Вечером играли «Настасью Филипповну». «Настасья» кончилась в десятом часу, а «Спящая» с ее пятью актами – в одиннадцать. После «Спящей» Данилов мог поднимать гири, а после «Настасьи» лишь опускал голову под струю холодной воды. И «Настасью»-то он любил! Это была прекрасная музыка, сочиненная мастером, нервная, высокая, как диалог Достоевского, с пронзительным смешением голосов, с точными, по звуку и мелодии, ответами на движения душ, страдающих на сцене, или и не ответами, а наоборот – предвосхищениями этих движений душ. Музыка «Настасьи» была сродни Данилову, он знал, что и его дорога музыканта рядом или хотя бы ведет в ту же сторону, но здесь, в яме, он был не творец, а исполнитель, работник, и помимо всего прочего должен был хорошо считать. Данилов считать в музыке любил и умел, но в «Настасье» именно из-за мгновенного отражения музыкой мятущихся и быстрых чувств счет был сложный, как ни в какой другой вещи, только «Весна священная» «Настасье» не уступала. Счет не давал Данилову в «Настасье» передышек, вот и вставал Данилов в десятом часу с места измочаленный. Нынче и кофе не помогал, глаза у Данилова слипались, были эпизоды, когда он играл в полудремотном состоянии, вздрагивал, будто очнувшись, а счет в нем словно вело некое устройство, не умевшее ошибаться. «Дотянуть бы до конца – да и на морозец!» – мечтал Данилов.
Рядом с ним сидел усатый Чесноков, молодой альтист, введенный в «Настасью» после пяти репетиций. Чесноков все делал как надо, и перелистывал ноты, и уж конечно производил смычком точно такие же движения, как и Данилов, однако звука его инструмента Данилов не слышал. Видно, Чесноков робел, сбивался со счета и боялся, как бы ошибкой не вызвать гневных или язвительных слов дирижера. Оттого его смычок и летал, не достигая струн. Чесноков понимал, что Данилов не мог не заметить его хитростей, смущался, отводил глаза. Данилов уловил мгновение и – естественно, не прерывая в уме счета – шепнул ему: «Не расстраивайтесь. Это действительно сложная вещь. Привыкнете к ней – и у вас пойдет… Поверьте мне…»

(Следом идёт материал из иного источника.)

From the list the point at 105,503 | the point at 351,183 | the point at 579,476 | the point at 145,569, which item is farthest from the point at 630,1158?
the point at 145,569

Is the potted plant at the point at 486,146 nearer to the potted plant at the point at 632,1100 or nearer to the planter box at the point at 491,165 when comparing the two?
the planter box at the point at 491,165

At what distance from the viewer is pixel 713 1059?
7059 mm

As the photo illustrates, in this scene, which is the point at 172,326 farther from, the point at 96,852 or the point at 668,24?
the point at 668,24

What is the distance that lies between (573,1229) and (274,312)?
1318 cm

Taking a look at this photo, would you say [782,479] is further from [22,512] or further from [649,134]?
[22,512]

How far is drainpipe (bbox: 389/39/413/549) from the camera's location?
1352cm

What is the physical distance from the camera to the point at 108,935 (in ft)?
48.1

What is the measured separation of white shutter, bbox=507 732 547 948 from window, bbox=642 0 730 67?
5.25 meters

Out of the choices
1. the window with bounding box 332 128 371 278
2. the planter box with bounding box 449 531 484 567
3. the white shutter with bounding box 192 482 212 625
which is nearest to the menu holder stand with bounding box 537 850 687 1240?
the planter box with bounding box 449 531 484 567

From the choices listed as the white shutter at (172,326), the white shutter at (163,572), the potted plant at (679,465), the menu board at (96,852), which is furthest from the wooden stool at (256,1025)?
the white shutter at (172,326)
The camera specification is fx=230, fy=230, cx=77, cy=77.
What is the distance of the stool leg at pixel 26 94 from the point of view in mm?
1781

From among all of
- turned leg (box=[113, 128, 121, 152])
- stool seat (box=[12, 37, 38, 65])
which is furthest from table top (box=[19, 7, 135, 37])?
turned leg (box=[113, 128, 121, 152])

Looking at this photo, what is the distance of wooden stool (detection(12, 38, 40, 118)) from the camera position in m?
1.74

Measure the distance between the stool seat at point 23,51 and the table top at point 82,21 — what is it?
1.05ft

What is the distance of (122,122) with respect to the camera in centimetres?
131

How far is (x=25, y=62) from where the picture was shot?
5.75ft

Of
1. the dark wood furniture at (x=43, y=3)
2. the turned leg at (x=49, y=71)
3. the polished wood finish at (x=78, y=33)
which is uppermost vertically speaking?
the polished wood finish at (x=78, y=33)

В антракте Данилов поспешил в буфет в надежде, что тонизирующий напиток «Байкал» одолеет его зевоту. За столик к Данилову присели флейтист Садовников и скрипач Николай Борисович Земский. Взяли пиво.
– Красивая девушка была с вами вчера, Володя, – сказал Садовников.
– Красивая, – согласился Данилов.
– Данилов, а ведь ты демон! – гулко рассмеялся скрипач Земский.
– Я вас не понял, Николай Борисович, – сказал Данилов.
– Да я насчет баб! – Земский при этом наклонился к уху Данилова, сам же загоготал на весь буфет, а в буфете были иностранцы и школьницы. – Ты ведь с бабами-то демон!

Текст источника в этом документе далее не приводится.